# Miserable "New" Cruze Owner



## DiabloRojo (Apr 23, 2014)

Greetings everyone,

I am reaching out to this forum to seek support and guidance with my devil car. I bought my Cruze used, almost a year ago. Since purchase I have had nothing but problems. I finally contacted GM today and they seem like they don't care, which leads me to believe it's because my car is used, even though i've purchased new GM products before. I'm really disappointed, and i'm looking to post the story here and get some help & advice. 

Thanks for taking the time to read this.


----------



## Jim Frye (Mar 16, 2011)

Details, Details! What year, model, transmission, mileage, list of issues, list of repairs & by whom etc? Otherwise, this is just a troll post. Also, what country?


----------



## DiabloRojo (Apr 23, 2014)

*Need help/advice, car stays broken!*

Greetings everyone,

Thanks in advance for taking the time to read this, as it's going to get lengthy. About a year ago (4/29/13) I purchased a Cruze, used, from a General Motors dealer (Dan Vaden, Savannah, GA) It is a 2011 year model, 1.4T

The car had 39,9XX miles on it at time of purchase, with balance of its factory warranty, and an extended warranty. The dealership "prides" themselves on "going the extra mile", and they have done nothing to mirror that. 

A month after purchase my car started overheating. I sent it to the dealership and they informed me the water pump was leaking, and replaced it. Fine. 

A couple months goes by and the car starts running bad. The dealer inspected it (at a cost to me because it's out of warranty now) and replaced a camshaft cover, and a PCV valve under power train and I was then refunded the inspection fee. At this time I also presented a letter for a brake recall, and the dealership told me there was nothing they could do about that. Meanwhile, I had already waited 40 mins in the service drive before someone would help me, even though I had an appointment. I started up a conversation with an elderly man who had his cruze towed in because his brake assist failed and he hit a pole. THEY SENT HIM HOME WITH HIS CAR. He drove it home, because they told him the same thing they told me. We don't have parts to fix it, and if that is a problem, call GM.....

At this point it's December and I notice that my A/C isn't working (It doesn't get very cold here), but I didn't even get time to react to that, because the car started smoking and overheating (again). I called the dealer to inform them the car was spewing fluid out of the radiator, overheating, and I was stranded. They told me that my extended warranty would likely deny my claim for the radiator and condenser and not to bother bringing it in because I clearly wanted it fixed for free, and "that just wasn't going to happen". Rude. I just want to NOT be on the side of the road, and we can discuss the rest later. The completely dismissed me and that's when I quit going to them. I purchased a GM radiator, and had it replaced elsewhere. 

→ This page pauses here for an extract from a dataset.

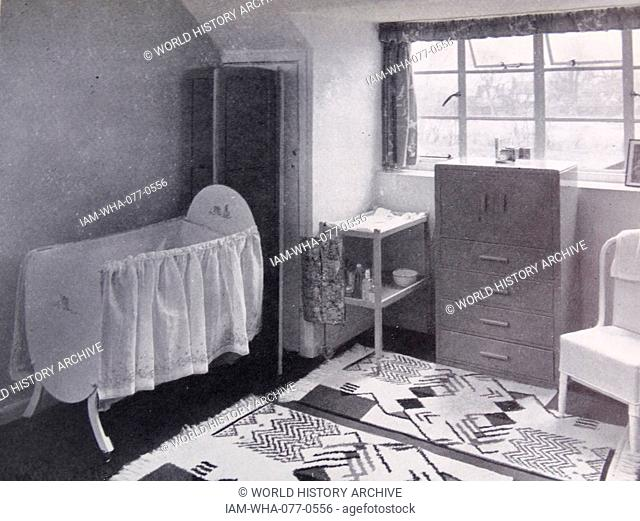 Photograph of a modern nursery, in a small town house, with washable rugs to cover the linoleum-covered floor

I found another GM dealer, farther from me, who was able to do the brake recall.

After the lower radiator hose clip breaking for no reason and the car dumping all of it's coolant on the side of the road (i'm always on the side of the road)....the car ran okay, until March. 

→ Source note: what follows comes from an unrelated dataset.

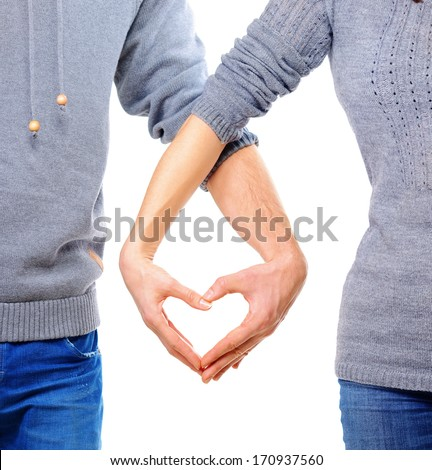 Valentine Couple in love showing Heart with their fingers. Love Concept. Valentines Day. Family with Heart made by their Hands. Young Man and Woman. Love Concept. Heart Sign. Valentines Day  - stock photo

At the end of March the car started acting weird. It was not running well and was running hot. I left it alone for a few days but it started actually overheating again, so it went back to the dealer who did the brake recall. They told me they would replace the AC Condenser for the deductible stated in my extended warranty and would inspect for the overheating. It has 58, XXX miles

Their findings: April 2, car brought in overheating.
-Water pump is bad (AGAIN, this makes #2)
-A/C Condenser failure, replacing
-Turbo, failing, replacing with all oil return lines
AND...
You guessed it. Radiator, failing (#2) Being replaced.

At this point, I really don't want the car back. It's constantly breaking down, smoking on the side of the road, overheating, or doing something. There is NO trust any longer with this vehicle. It's not a flaw in trust, there is none. I had a cavalier many year back and never a problem...which is why there was no hesitation on purchasing another GM product. They can only have improved in the last 10 years right?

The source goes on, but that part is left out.